April 27, 2024

BRITAIN’S OLDEST MUM A CHILD PSYCHIATRIST

The abolition of the UK’s fertility regulatory authority has been suggested after a child psychiatrist announced that she was going to become Britain’s oldest mother — at the age of 63. Dr Patricia Rashbrook received fertility treatment in Eastern Europe from the notorious Italian IVF specialist Severino Antinori. Dr Rashbrook, a widow, already has two children aged 22 and 26 ? who are said to be delighted with their mother’s pregnancy ? but she decided to have another child with a donated egg after marrying a 61-year-old academic, John Farrant. The couple reported used a Russian egg donor and paid 50,000 for the pregnancy.

She dismissed critics who said that she was mad and selfish for conceiving a child who will still be in school when she is 80. We take our responsibility very seriously and regard the best interests of the child as paramount," she said.

An editorial in the London Telegraph argued that Britain’s regulation of IVF had failed. It was "extraordinary" that such decisions should made by "a quango of unaccountable placemen which, without reference to morals or public opinion, adjudicates over matters of life and death. If the Government takes these matters seriously, it should abolish the HFEA [Human Fertility and Embryology Authority] and allow real, public debate about the ethics of IVF."

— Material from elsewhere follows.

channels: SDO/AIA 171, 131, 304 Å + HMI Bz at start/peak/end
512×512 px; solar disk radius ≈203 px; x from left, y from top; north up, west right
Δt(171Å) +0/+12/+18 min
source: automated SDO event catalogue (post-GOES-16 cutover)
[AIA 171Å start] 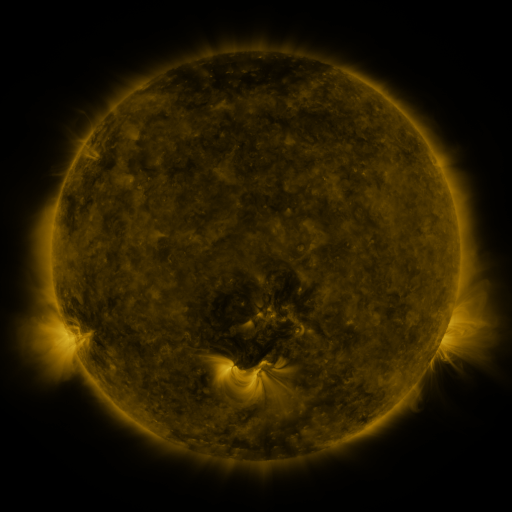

Coincidentally, official figures were released last week which show that dozens of babies are being born to British women over 50 in private IVF clinics. According to the HFEA, the number of IVF births to women of all ages trebled between 1992 and 2002, but the number of IVF births to women between 45 and 49 increased from 15 to 106 and to women over 50 from 1 to 24. This is happening despite an unofficial guidelines discouraging treatment for women over 49 for the sake of their own health and the health of their child.

Even leading IVF specialist Dr Mohammed Taranissi said that the HFEA should set an age limit. "The HFEA is there to deal with these sorts of matters and it should stop sitting on the fence and do something," he declared. A spokesman for the HFEA, Vishnee Sauntoo, said that the HFEA’s hands were tied: no age limit exists and the only criteria is the welfare of the child. Dr Rashbrook said that she had given much thought to the welfare of their "already much- loved baby".